[YOUR OBJECTIVE] Render every line of the records below as a JSON list of strings, with one string per line and blank lines omitted.

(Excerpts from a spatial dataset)
--- --- ---

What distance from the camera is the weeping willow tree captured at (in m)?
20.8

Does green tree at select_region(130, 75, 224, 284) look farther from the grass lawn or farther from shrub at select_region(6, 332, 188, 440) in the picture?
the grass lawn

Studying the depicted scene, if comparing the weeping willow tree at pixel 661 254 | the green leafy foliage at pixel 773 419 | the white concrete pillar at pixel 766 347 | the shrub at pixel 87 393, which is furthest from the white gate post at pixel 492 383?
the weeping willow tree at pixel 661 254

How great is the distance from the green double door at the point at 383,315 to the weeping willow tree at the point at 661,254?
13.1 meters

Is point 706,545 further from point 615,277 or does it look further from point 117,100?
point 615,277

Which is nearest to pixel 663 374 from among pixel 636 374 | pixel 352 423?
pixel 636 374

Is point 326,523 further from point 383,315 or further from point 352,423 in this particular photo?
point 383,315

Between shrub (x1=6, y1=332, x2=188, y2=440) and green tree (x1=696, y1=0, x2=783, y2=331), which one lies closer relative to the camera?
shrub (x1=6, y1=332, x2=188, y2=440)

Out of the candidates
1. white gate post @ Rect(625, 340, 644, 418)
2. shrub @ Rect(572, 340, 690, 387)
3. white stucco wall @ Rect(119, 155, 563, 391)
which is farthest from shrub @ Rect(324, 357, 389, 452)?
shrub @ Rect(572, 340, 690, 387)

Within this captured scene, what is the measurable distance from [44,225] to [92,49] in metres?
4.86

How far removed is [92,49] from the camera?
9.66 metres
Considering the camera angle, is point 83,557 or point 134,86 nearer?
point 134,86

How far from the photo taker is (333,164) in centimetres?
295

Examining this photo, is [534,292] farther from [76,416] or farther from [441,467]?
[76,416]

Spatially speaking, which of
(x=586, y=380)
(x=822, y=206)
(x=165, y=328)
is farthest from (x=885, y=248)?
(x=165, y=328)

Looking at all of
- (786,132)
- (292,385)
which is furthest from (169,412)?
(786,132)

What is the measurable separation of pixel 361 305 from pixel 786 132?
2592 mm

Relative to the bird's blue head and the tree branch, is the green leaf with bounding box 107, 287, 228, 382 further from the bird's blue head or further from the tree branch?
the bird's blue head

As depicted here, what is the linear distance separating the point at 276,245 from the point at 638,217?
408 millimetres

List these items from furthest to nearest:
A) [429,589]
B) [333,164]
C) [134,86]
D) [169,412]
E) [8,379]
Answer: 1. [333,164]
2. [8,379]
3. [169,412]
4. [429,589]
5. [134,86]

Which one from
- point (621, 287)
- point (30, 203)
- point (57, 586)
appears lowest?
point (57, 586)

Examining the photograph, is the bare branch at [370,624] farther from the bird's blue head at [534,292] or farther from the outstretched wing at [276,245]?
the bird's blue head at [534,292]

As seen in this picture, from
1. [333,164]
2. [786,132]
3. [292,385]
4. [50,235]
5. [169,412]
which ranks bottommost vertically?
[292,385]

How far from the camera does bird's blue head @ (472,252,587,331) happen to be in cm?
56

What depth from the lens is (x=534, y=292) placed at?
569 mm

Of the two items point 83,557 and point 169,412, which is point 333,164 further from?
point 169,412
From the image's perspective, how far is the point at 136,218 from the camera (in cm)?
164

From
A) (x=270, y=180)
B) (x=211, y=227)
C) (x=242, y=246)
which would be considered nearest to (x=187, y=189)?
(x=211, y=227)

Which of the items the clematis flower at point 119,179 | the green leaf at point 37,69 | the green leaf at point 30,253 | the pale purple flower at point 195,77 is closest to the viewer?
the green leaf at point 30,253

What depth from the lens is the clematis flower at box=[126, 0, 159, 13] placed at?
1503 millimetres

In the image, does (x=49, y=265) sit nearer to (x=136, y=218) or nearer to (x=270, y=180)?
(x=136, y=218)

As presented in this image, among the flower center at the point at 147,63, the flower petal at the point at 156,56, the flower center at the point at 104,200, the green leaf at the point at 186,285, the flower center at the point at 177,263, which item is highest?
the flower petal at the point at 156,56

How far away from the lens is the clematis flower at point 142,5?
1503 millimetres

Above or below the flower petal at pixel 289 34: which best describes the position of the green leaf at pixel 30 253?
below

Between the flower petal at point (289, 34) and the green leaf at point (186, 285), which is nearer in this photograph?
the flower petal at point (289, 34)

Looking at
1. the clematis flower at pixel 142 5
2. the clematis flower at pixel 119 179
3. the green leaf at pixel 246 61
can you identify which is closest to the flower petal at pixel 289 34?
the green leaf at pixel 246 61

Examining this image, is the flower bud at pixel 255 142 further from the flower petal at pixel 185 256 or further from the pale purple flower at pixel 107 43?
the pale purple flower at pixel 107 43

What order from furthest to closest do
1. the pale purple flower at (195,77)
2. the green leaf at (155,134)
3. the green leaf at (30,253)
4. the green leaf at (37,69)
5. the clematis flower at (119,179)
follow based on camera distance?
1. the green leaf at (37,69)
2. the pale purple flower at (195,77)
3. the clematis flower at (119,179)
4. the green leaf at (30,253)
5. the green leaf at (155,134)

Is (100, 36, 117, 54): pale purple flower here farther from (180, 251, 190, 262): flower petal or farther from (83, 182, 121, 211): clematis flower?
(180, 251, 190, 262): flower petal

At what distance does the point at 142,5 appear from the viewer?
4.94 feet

--- --- ---

[CORRECT ANSWER]
[
  "What distance from the camera is the weeping willow tree captured at (in m)?",
  "20.8",
  "Does green tree at select_region(130, 75, 224, 284) look farther from the grass lawn or farther from shrub at select_region(6, 332, 188, 440) in the picture?",
  "the grass lawn",
  "Studying the depicted scene, if comparing the weeping willow tree at pixel 661 254 | the green leafy foliage at pixel 773 419 | the white concrete pillar at pixel 766 347 | the shrub at pixel 87 393, which is furthest from the white gate post at pixel 492 383?",
  "the weeping willow tree at pixel 661 254",
  "How great is the distance from the green double door at the point at 383,315 to the weeping willow tree at the point at 661,254?",
  "13.1 meters",
  "Is point 706,545 further from point 615,277 or does it look further from point 117,100?",
  "point 615,277",
  "Which is nearest to pixel 663 374 from among pixel 636 374 | pixel 352 423?",
  "pixel 636 374",
  "Is point 326,523 further from point 383,315 or further from point 352,423 in this particular photo?",
  "point 383,315",
  "Between shrub (x1=6, y1=332, x2=188, y2=440) and green tree (x1=696, y1=0, x2=783, y2=331), which one lies closer relative to the camera?",
  "shrub (x1=6, y1=332, x2=188, y2=440)",
  "Out of the candidates",
  "1. white gate post @ Rect(625, 340, 644, 418)",
  "2. shrub @ Rect(572, 340, 690, 387)",
  "3. white stucco wall @ Rect(119, 155, 563, 391)",
  "which is farthest from shrub @ Rect(324, 357, 389, 452)?",
  "shrub @ Rect(572, 340, 690, 387)",
  "Within this captured scene, what is the measurable distance from [44,225] to [92,49] in metres?",
  "4.86",
  "How far removed is [92,49] from the camera?",
  "9.66 metres",
  "Considering the camera angle, is point 83,557 or point 134,86 nearer?",
  "point 134,86",
  "How far from the photo taker is (333,164) in centimetres?",
  "295",
  "Examining this photo, is [534,292] farther from [76,416] or farther from [441,467]?",
  "[76,416]",
  "Spatially speaking, which of",
  "(x=586, y=380)",
  "(x=822, y=206)",
  "(x=165, y=328)",
  "is farthest from (x=885, y=248)?",
  "(x=165, y=328)",
  "Looking at all of",
  "- (786,132)",
  "- (292,385)",
  "which is furthest from (169,412)?",
  "(786,132)",
  "What is the measurable separation of pixel 361 305 from pixel 786 132?",
  "2592 mm",
  "Relative to the bird's blue head and the tree branch, is the green leaf with bounding box 107, 287, 228, 382 further from the bird's blue head or further from the tree branch?",
  "the bird's blue head",
  "As depicted here, what is the linear distance separating the point at 276,245 from the point at 638,217?",
  "408 millimetres",
  "List these items from furthest to nearest:",
  "A) [429,589]",
  "B) [333,164]",
  "C) [134,86]",
  "D) [169,412]",
  "E) [8,379]",
  "Answer: 1. [333,164]",
  "2. [8,379]",
  "3. [169,412]",
  "4. [429,589]",
  "5. [134,86]",
  "Which one from",
  "- point (621, 287)",
  "- point (30, 203)",
  "- point (57, 586)",
  "appears lowest?",
  "point (57, 586)",
  "Examining the photograph, is the bare branch at [370,624] farther from the bird's blue head at [534,292] or farther from the outstretched wing at [276,245]?",
  "the bird's blue head at [534,292]",
  "As seen in this picture, from",
  "1. [333,164]",
  "2. [786,132]",
  "3. [292,385]",
  "4. [50,235]",
  "5. [169,412]",
  "which ranks bottommost vertically?",
  "[292,385]",
  "How far from the camera does bird's blue head @ (472,252,587,331) happen to be in cm?",
  "56",
  "What depth from the lens is (x=534, y=292) placed at?",
  "569 mm",
  "Of the two items point 83,557 and point 169,412, which is point 333,164 further from?",
  "point 169,412",
  "From the image's perspective, how far is the point at 136,218 from the camera (in cm)?",
  "164",
  "From",
  "A) (x=270, y=180)",
  "B) (x=211, y=227)",
  "C) (x=242, y=246)",
  "which would be considered nearest to (x=187, y=189)?",
  "(x=211, y=227)",
  "Which of the items the clematis flower at point 119,179 | the green leaf at point 37,69 | the green leaf at point 30,253 | the pale purple flower at point 195,77 is closest to the viewer?",
  "the green leaf at point 30,253",
  "What depth from the lens is the clematis flower at box=[126, 0, 159, 13] placed at?",
  "1503 millimetres",
  "In the image, does (x=49, y=265) sit nearer to (x=136, y=218) or nearer to (x=270, y=180)?",
  "(x=136, y=218)",
  "As presented in this image, among the flower center at the point at 147,63, the flower petal at the point at 156,56, the flower center at the point at 104,200, the green leaf at the point at 186,285, the flower center at the point at 177,263, which item is highest?",
  "the flower petal at the point at 156,56",
  "How far away from the lens is the clematis flower at point 142,5?",
  "1503 millimetres",
  "Above or below the flower petal at pixel 289 34: which best describes the position of the green leaf at pixel 30 253?",
  "below",
  "Between the flower petal at point (289, 34) and the green leaf at point (186, 285), which is nearer in this photograph?",
  "the flower petal at point (289, 34)",
  "Looking at",
  "1. the clematis flower at pixel 142 5",
  "2. the clematis flower at pixel 119 179",
  "3. the green leaf at pixel 246 61",
  "can you identify which is closest to the flower petal at pixel 289 34?",
  "the green leaf at pixel 246 61",
  "Examining this image, is the flower bud at pixel 255 142 further from the flower petal at pixel 185 256 or further from the pale purple flower at pixel 107 43?",
  "the pale purple flower at pixel 107 43",
  "What order from furthest to closest do",
  "1. the pale purple flower at (195,77)",
  "2. the green leaf at (155,134)",
  "3. the green leaf at (30,253)",
  "4. the green leaf at (37,69)",
  "5. the clematis flower at (119,179)",
  "follow based on camera distance?",
  "1. the green leaf at (37,69)",
  "2. the pale purple flower at (195,77)",
  "3. the clematis flower at (119,179)",
  "4. the green leaf at (30,253)",
  "5. the green leaf at (155,134)",
  "Is (100, 36, 117, 54): pale purple flower here farther from (180, 251, 190, 262): flower petal or farther from (83, 182, 121, 211): clematis flower?",
  "(180, 251, 190, 262): flower petal",
  "At what distance does the point at 142,5 appear from the viewer?",
  "4.94 feet"
]